Millennials are no different from Gen Y, Gen X, or any previous generation when it comes to being affected by a culture shift. In the 1940s, people had their heads in the newspaper and theirs ears to the radio. By the 60s, it was the TV. What about everyone today on their laptop and smartphones at a Starbucks? See what I’m getting at?
What’s happening with technology in our culture and society is just evolution. Technology is not undermining real human interactions. Instead, it is exposing people for who they really are. I have been asked many times, “What are we teaching the young people?” I’ve watched 14-year-old girls spend 10 minutes to take the best selfie, post it on Instagram, and then take it down when it doesn’t get enough likes. This superficial behavior tends to concern pundits who think that technology is the cause of this appearance driven, attention-seeking behavior in teenagers. But the thing is, teenagers have always strived to be liked and sought the attention of their peers and potential significant others. Selfies on Instagram is just the evolution of this same behavior.

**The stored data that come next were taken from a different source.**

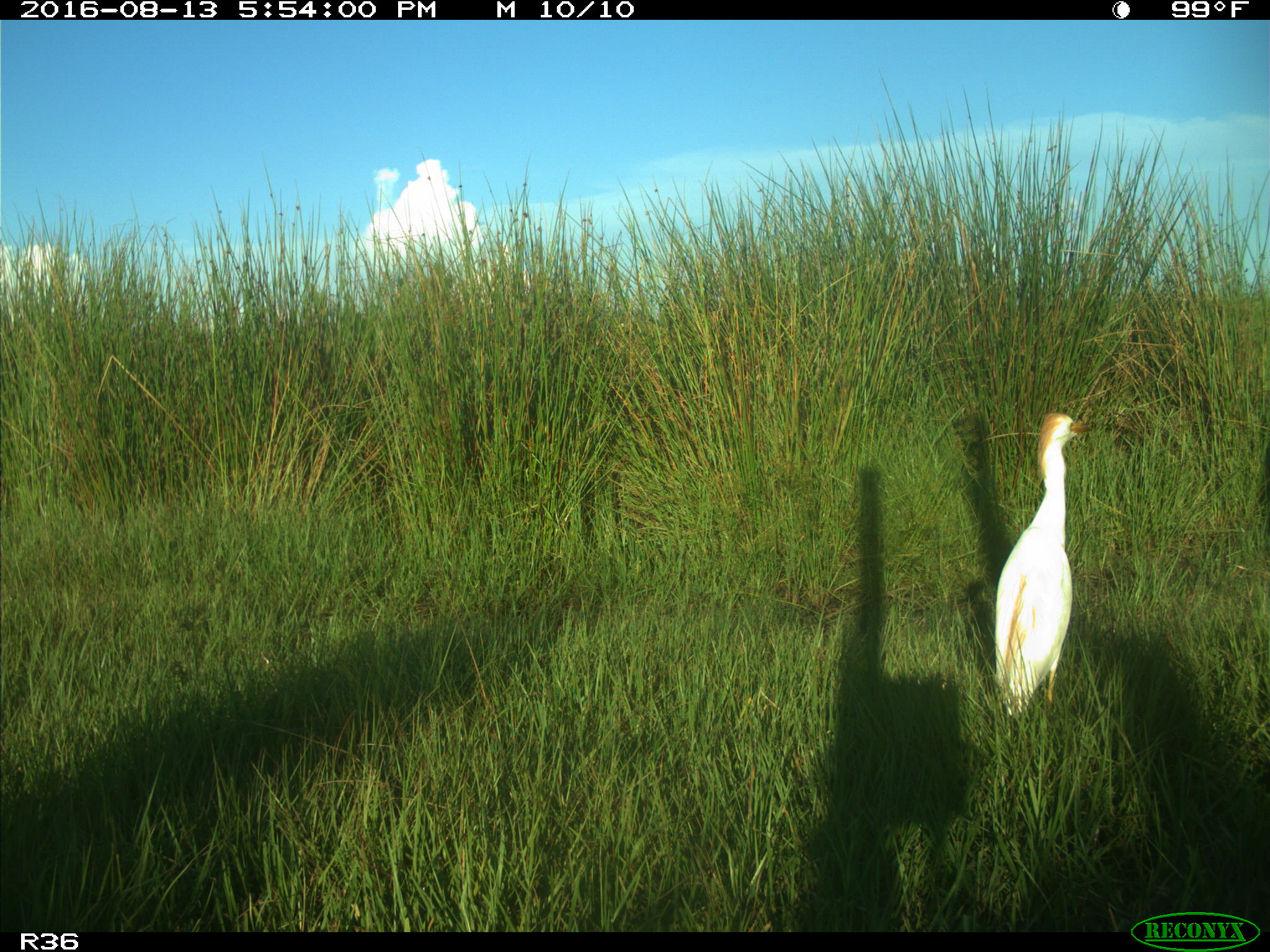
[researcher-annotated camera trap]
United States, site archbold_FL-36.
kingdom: Animalia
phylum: Chordata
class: Mammalia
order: Artiodactyla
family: Bovidae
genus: Bos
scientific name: Bos taurus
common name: domestic cow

Technology provides us additional pathways to act on these behavioral tendencies that have always existed. We should not “feel sorry” for the couple on a date who are looking at their phones. For all we know, their phones are providing a different, more constructive outlet to focus their attention instead of potential arguments or awkward silences. Two people who didn’t like each other would ignore each other regardless of Instagram or Angry Birds.

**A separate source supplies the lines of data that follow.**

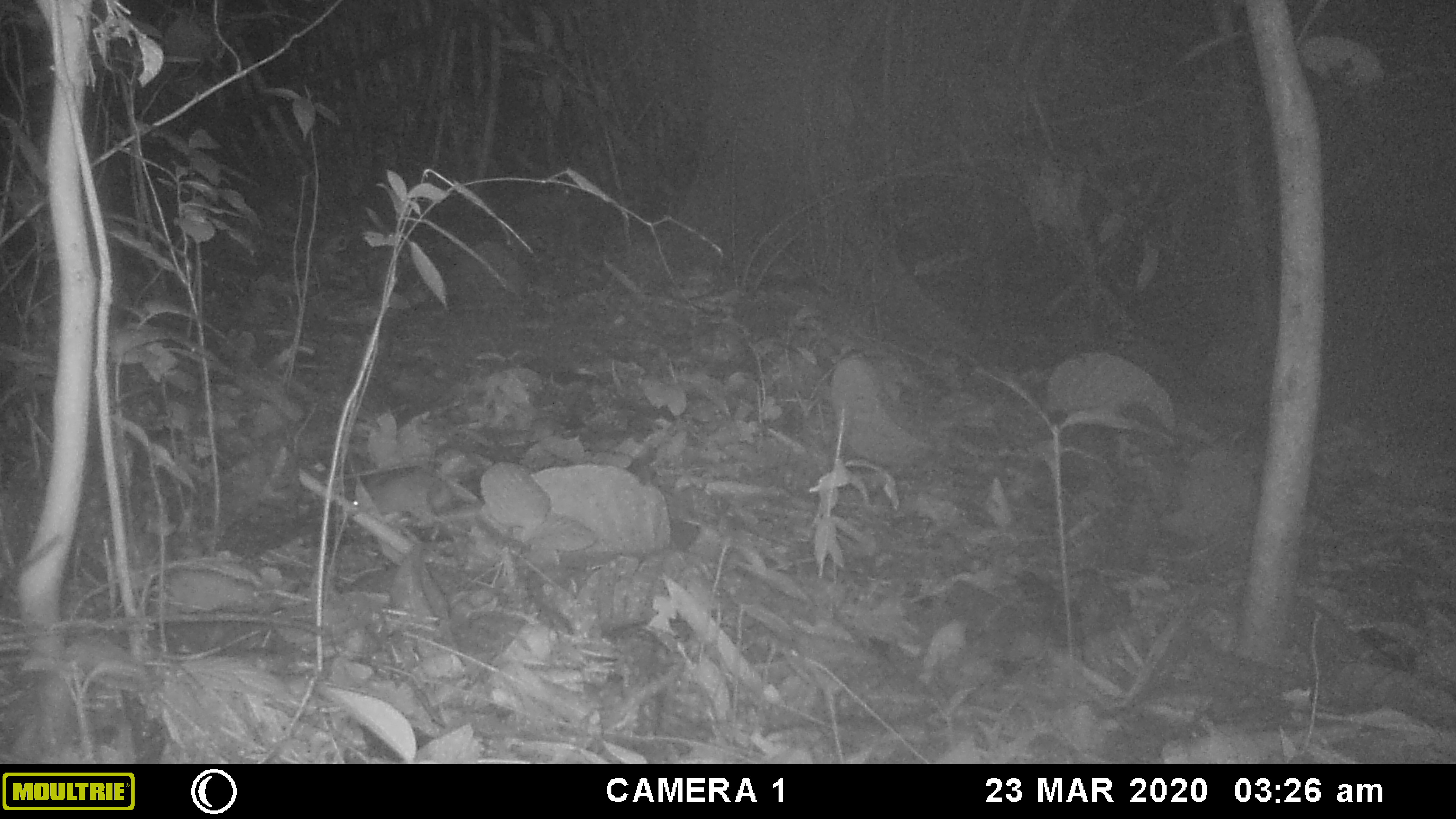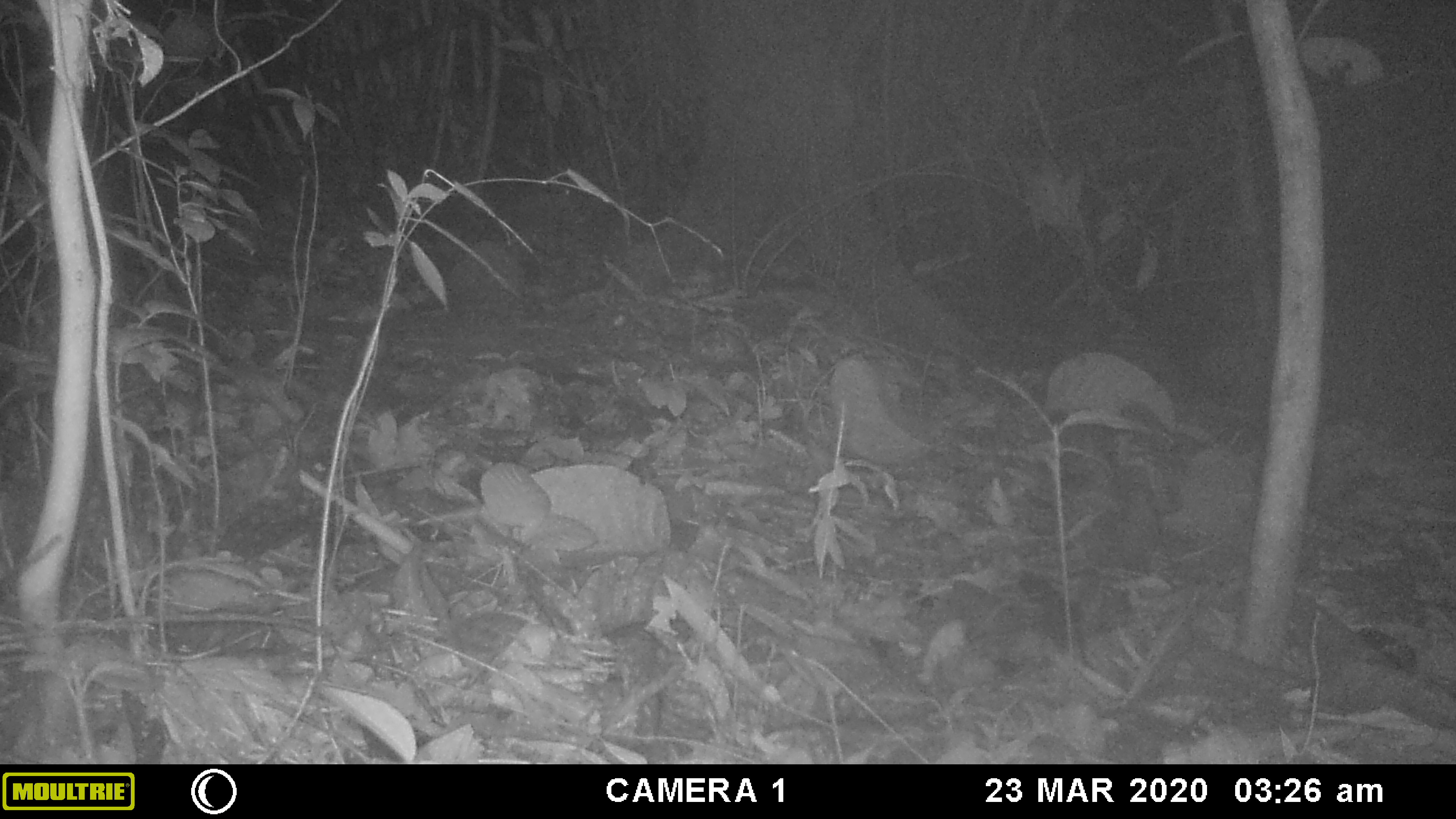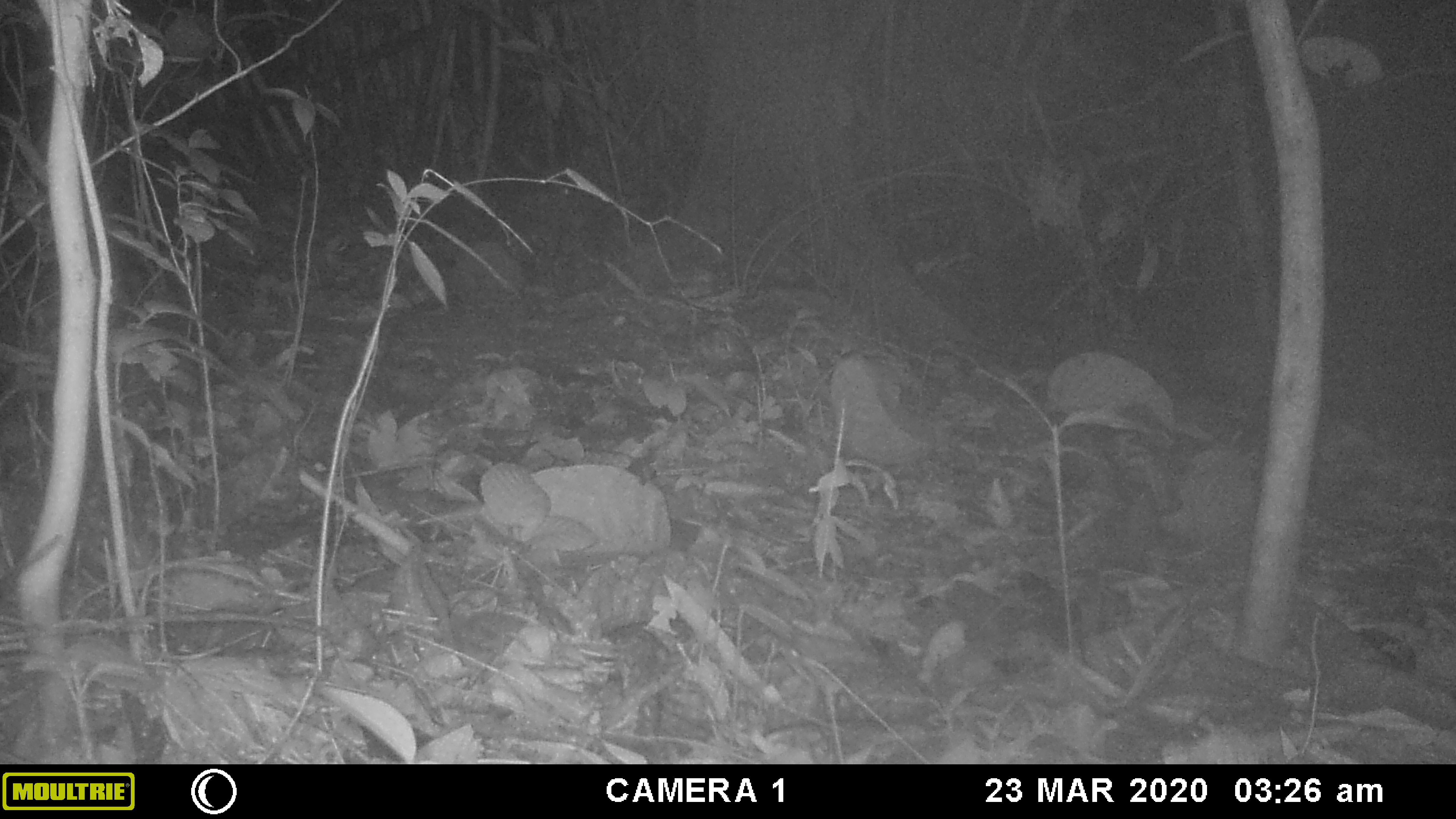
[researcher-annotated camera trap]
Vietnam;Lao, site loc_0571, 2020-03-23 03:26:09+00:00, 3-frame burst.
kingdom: Animalia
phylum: Chordata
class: Mammalia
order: Rodentia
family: Muridae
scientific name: Muridae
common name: old-world mice and rats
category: unidentified murid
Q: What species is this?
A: Unidentified murid (old-world mice and rats) (Muridae).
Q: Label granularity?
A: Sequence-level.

Parents I know are concerned that children will not know how to socialize and that technology is ruining people’s ability to effectively converse with each other. They say that the interactions on Snapchat or Facebook “aren’t real” and are alienating kids from the world. I would argue that children, who have “no friends” in school now have the opportunity to make friends online through Twitch, Twitter, and other social platforms. It is easier than ever to find a community with similar interests. The next generation of parents will wish for the days of Instagram selfies when the virtual reality world takes hold. When little Tommy has the ability to pop in contact lenses to play in a virtual world and doesn’t come out of his room for a month, that generation of parents will express the same type of concern their parents did about spending time on Snapchat.
The problem is that we get scared of everything that we didn’t grow up with; it’s what human beings do. Every new medium brings along a healthy fear that the newest invention will ruin society. But, the truth is that people will always be looking for new ways to be entertained, consume media, and engage with each other.

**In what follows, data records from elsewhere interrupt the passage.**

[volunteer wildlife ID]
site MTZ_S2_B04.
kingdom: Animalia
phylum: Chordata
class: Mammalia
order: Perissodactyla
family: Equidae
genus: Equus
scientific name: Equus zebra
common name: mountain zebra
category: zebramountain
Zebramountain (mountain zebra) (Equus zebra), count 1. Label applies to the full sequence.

Technology has not changed us; it just makes it easier to engage in behaviors that we would rather be doing anyway. Some families watched TV instead of talking to each other in the 60’s. Today, these same families play on their phones and check their likes on Instagram during dinner. In no way am I telling you how your family should be spending time with each other, but there is always going to be something in every generation that will “bring us down” as a society.” Either you are a pessimist or optimist on this issue. I am an optimist. This is just evolution.